As I’ve discussed in previous articles here at TAH, over the last 8 years or so many people have used SSDI as a form of alternate unemployment compensation. Complicit j-holes at the Social Security Administration have assisted them by ignoring Federal law’s clear eligibility requirements and allowing many who simply do not qualify to receive SSDI payments.
Federal law is very clear on what’s legally required to constitute eligibility for SSDI – you’re required to be so disabled you can perform no gainful work in any occupation, whether that work is available locally or not. This legal requirement appears to have been outright ignored in many places during the economic hard times of the past 8 years or so.
That really is not news. It was reported back in 2009 and 2010 when unemployment lines were growing and people in specific age groups (50 and up) could not find jobs to replace those they had lost.
If you recall that debacle, it wasn’t just loss of housing in the idiotic subprime mortgage scam that caused the problem. It was also companies that did not prepare for a contraction because they thought the ‘boom’ would go on forever.
No bubble lasts forever, and we know it, but they didn’t listen and a great many of them went out of business, hence the long lines in unemployment offices.
Some of the people who were nearing retirement age chose to go with SSI, instead of trying to stretch meager dollars. That was what was behind the swell in SSI applications.
I presume you meant SSDI above vice SSI. They’re very different programs.
While the problem may have started in 2009/10, it didn’t really spin up as a huge abuse until around 2011. Many had extended unemployment benefits (up to 99 weeks) due to Congress changing the law and funding them. It wasn’t really until those started expiring that people started filing for “disability” retirement in droves.

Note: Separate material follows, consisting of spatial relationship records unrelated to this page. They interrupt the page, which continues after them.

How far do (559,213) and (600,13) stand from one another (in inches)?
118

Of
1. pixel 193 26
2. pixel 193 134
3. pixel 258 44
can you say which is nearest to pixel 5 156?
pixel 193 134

My impression is that’s also about the time that in many areas the SSA seemed to start ignoring the legal requirements for SSDI eligibility to a far greater extent. There was always some degree of “easy judging” in the SSA when it came to SSDI. My impression is that it seems to be the norm in some areas these days.

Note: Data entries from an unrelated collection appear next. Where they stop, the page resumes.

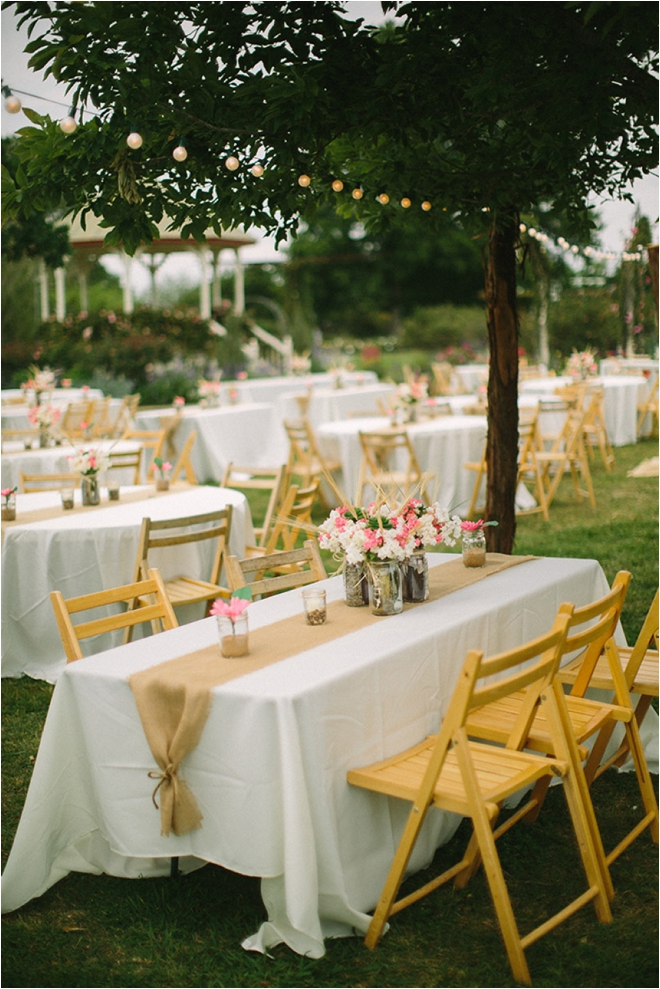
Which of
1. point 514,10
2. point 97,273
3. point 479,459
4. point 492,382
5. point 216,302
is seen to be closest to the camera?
point 514,10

I notice you didn’t cover SSI in this. Supplementary Security Income I think comes from SS funds as well. The difference is that its for adults who don’t qualify for SS or SSDI.

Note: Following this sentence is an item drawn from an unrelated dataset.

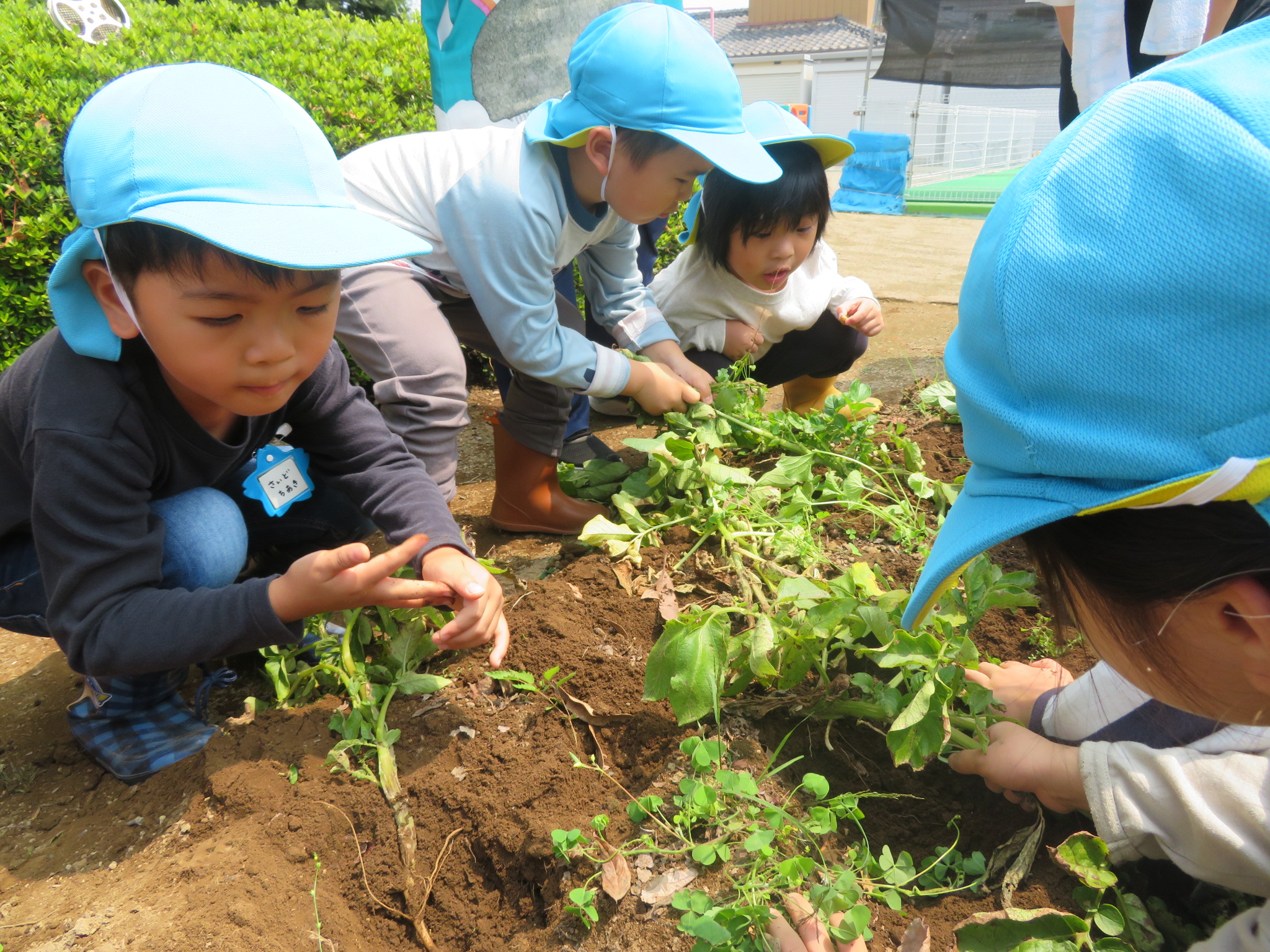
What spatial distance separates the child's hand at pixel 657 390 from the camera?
2.36 m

They can’t have any other income as well. Its basically for those who are handicapped or become handicapped before they get vested.
The Social Security Administration says that SSI is funded by general tax revenues, not by FICA taxes. It’s apparently a separate program, funded differently, that is managed and run by the Social Security Administration.
https://www.ssa.gov/ssi/
I don’t know enough about the details of its funding to discuss it. But if it’s truly funded from general tax revenues as the SSA claims, it’s still helping to drive Uncle Sam broke – but it’s not part of what’s causing the coming Social Security funding crunch.